In cleanrooms requiring very low space relative humidity, desiccant dehumidification may be specified for use in combination with the most appropriate HVAC approach above.

It’s important to note that, while selection of the most suitable HVAC approach is pivotal to an energy efficient specification, it is the detail of the HVAC design that will provide the substantial and sustainable energy reduction gains possible in a technically-advanced facility. Innovative design methodologies for reducing air moisture content before the air reaches the cooling system can significantly cut the cooling energy load, for example, and a more complex, multi-layered HVAC system will use substantially less energy over all.

Holistic Thinking

The HVAC system may be the energy-hungry, mission-critical element of cleanroom building services specification, but it should not be the only focus of attention for a more energy efficient design.
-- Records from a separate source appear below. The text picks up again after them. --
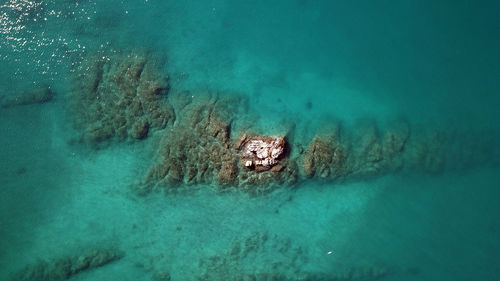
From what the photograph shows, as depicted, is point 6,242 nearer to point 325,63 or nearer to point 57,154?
point 57,154

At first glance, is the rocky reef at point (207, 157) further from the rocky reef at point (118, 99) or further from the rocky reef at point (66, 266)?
the rocky reef at point (66, 266)

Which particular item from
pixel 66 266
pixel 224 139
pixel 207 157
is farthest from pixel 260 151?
pixel 66 266

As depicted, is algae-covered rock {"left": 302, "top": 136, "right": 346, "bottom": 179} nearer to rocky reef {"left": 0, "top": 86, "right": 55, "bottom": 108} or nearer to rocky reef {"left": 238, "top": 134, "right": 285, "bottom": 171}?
rocky reef {"left": 238, "top": 134, "right": 285, "bottom": 171}

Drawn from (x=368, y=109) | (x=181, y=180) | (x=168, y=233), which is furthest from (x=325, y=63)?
(x=168, y=233)

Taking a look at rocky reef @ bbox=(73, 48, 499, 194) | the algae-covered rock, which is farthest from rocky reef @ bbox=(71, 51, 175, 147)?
the algae-covered rock

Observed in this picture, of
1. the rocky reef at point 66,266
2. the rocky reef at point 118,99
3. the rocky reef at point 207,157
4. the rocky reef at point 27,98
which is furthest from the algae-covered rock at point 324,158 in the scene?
the rocky reef at point 27,98

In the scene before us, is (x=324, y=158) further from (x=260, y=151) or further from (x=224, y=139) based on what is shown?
(x=224, y=139)
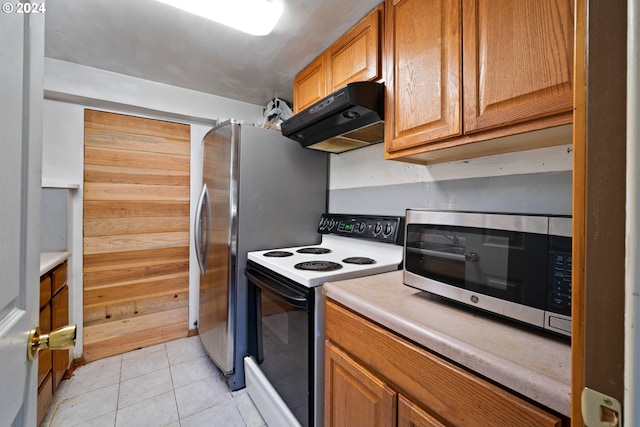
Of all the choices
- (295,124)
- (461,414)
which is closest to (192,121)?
(295,124)

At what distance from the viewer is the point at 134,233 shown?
2.24 m

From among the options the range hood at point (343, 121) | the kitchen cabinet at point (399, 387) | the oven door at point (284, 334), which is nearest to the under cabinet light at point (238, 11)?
the range hood at point (343, 121)

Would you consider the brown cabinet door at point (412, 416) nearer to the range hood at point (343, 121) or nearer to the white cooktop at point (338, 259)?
the white cooktop at point (338, 259)

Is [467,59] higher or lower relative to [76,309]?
higher

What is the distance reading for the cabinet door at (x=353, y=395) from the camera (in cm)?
80

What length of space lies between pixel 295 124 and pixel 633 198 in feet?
4.93

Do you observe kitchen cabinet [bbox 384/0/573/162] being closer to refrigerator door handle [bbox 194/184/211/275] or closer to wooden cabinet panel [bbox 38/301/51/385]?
refrigerator door handle [bbox 194/184/211/275]

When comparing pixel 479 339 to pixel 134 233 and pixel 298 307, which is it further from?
pixel 134 233

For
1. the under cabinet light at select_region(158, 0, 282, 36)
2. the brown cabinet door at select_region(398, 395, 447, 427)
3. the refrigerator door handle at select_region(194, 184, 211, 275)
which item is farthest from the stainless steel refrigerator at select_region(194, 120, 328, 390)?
the brown cabinet door at select_region(398, 395, 447, 427)

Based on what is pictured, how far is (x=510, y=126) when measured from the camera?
0.82m

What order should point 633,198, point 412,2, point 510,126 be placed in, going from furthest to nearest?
1. point 412,2
2. point 510,126
3. point 633,198

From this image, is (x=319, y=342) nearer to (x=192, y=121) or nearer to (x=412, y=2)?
(x=412, y=2)

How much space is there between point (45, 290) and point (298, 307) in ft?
4.95

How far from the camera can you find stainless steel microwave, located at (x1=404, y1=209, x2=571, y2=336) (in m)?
0.65
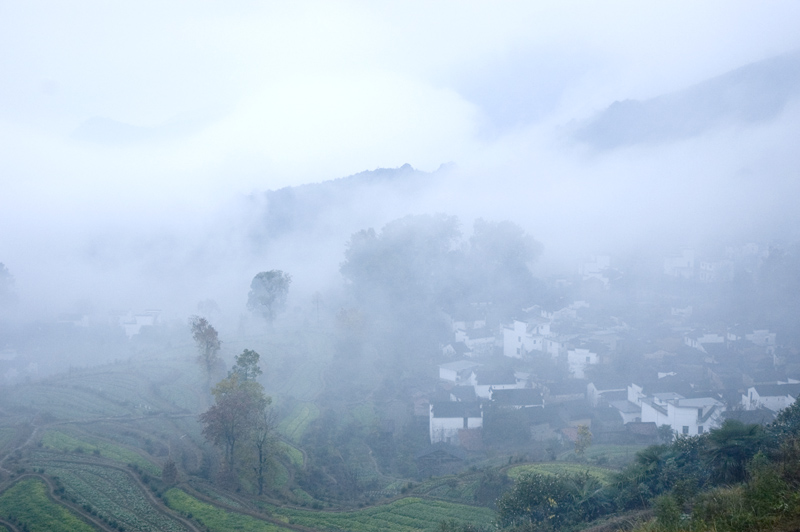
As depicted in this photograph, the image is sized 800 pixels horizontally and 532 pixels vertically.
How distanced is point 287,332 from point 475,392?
14208 millimetres

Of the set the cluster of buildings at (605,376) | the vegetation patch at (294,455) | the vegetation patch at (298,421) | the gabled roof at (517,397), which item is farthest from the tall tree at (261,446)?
the gabled roof at (517,397)

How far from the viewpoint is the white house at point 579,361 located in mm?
26109

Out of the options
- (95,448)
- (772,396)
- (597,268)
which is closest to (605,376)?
(772,396)

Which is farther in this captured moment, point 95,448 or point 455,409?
point 455,409

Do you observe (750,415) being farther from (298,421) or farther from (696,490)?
(298,421)

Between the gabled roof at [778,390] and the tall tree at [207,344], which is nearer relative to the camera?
the gabled roof at [778,390]

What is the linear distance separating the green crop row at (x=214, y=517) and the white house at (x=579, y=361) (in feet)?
61.4

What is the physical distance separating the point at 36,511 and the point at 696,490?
1321cm

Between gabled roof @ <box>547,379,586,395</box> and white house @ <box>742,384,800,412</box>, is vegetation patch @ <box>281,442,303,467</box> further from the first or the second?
white house @ <box>742,384,800,412</box>

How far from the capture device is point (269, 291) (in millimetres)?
31484

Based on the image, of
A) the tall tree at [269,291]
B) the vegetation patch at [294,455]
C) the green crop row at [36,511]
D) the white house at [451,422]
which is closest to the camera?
the green crop row at [36,511]

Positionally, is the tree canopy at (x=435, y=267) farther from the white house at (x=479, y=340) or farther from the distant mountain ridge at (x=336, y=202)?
the distant mountain ridge at (x=336, y=202)

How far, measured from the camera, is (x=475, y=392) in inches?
933

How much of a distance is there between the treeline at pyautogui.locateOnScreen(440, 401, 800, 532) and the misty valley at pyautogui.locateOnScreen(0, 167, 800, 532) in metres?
0.04
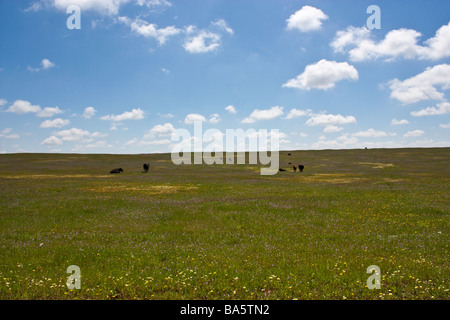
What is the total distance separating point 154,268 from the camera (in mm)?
9945

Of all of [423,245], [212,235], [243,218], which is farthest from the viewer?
[243,218]

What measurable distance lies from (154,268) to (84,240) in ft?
17.1

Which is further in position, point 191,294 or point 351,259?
point 351,259

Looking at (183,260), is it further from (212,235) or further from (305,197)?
(305,197)

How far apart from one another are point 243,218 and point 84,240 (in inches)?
352

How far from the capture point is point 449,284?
28.1ft

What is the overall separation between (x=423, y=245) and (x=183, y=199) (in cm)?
1837

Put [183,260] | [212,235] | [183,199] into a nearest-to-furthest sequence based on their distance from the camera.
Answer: [183,260] → [212,235] → [183,199]
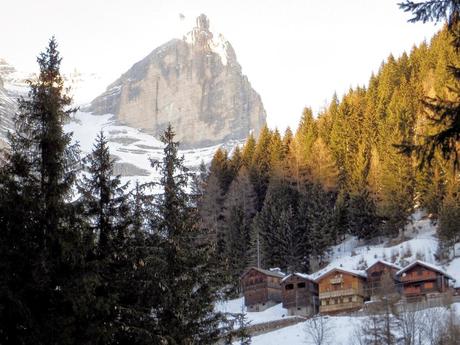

Any energy efficient building services specification is optimised when specified in combination with a thermally-efficient building envelope and the use of renewable energy sources can enhance sustainability and drive down operational costs.  For example, ground source heat pumps are ideal for the lower temperature outputs required by heating coils in air handling units and CHP is an energy efficient solution for larger sites.

Low energy plant and equipment, such as efficient boilers, chillers and fans can all contribute to more energy efficient cleanrooms, along with LED lighting and presence-detection controls, which can enhance the lighting scheme while reducing energy waste.

Achievable Challenge

Ultimately, while cleanroom environments are specialist facilities, the principles of energy efficient building services still apply; they simply require a more sector-specific, innovation-led design approach. As the pharmaceutical industry continues to be held to account on matters of environmental impact and sustainability, while addressing the challenges of operational cost management, designing energy efficiency into cleanrooms is an achievable challenge that should and can be met.